L’appui de l’administration Bush pour les attaques
de la Turquie tourne également en dérision ses prétentions d’avoir créé
un Irak indépendant. Pendant qu’elle informait à l’avance les
Etats-Unis de leurs attaques, la Turquie n’a pas informé, ni même
consulté, le gouvernement irakien. Quant à la Maison-Blanche, elle n’a,
elle non plus, rien dit à Bagdad. La connivence des États-Unis et de la Turquie
dans leurs attaques en territoire irakien est seulement la dernière d’une
longue série d’étapes visant à marginaliser le gouvernement du premier ministre
Nouri-al-Maliki à Bagdad. Dans les derniers mois, l’armée américaine a
mis des dizaines de milliers de miliciens sunnites sur sa liste de paie, malgré
que Maliki ait protesté en raison du fait que ces forces sont profondément
hostiles aux partis fondamentalistes chiites qui forment son gouvernement.

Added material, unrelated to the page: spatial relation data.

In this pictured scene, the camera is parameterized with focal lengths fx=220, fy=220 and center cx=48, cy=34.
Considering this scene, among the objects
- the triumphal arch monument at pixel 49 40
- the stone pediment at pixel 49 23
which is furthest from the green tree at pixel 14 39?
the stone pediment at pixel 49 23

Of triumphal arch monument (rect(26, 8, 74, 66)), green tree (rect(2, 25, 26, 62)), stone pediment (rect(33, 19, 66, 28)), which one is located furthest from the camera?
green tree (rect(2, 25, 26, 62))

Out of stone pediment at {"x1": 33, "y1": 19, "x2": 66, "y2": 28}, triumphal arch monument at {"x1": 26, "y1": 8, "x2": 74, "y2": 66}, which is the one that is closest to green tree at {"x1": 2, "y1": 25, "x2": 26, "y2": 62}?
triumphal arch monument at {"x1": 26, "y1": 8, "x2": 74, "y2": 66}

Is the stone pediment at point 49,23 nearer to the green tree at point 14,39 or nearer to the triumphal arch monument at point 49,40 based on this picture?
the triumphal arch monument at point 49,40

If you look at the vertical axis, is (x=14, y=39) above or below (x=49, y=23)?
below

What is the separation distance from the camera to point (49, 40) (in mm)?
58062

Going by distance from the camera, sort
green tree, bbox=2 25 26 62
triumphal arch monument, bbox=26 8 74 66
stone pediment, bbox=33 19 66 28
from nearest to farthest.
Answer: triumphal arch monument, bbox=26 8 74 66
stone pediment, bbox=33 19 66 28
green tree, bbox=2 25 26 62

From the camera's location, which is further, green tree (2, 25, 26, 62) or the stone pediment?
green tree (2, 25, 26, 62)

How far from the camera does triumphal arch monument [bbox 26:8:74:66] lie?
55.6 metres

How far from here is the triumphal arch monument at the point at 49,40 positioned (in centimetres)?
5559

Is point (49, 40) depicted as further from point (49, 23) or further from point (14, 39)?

La détermination de Washington à renforcer ses relations avec
la Turquie, même si cela se fait au détriment de ses alliés kurdes, a une autre
sinistre dimension. Pendant qu’elle a intensifié son affrontement contre
l’Iran, l’administration Bush s’est faite de plus en plus
critique envers les liens qui se resserrent entre Ankara et Téhéran. En
assistant la Turquie dans ses opérations contre le PKK, les États-Unis espèrent
isoler davantage l’Iran. De façon significative, un des domaines de la
coopération turco-iranienne a été la coordination des opérations militaires
contre le PKK et son organisation homologue, le Parti pour une vie libre dans
le Kurdistan (PJAK), qui procède à des attaques de guérillas contre
l’Iran à partir de bases dans le nord de l’Irak.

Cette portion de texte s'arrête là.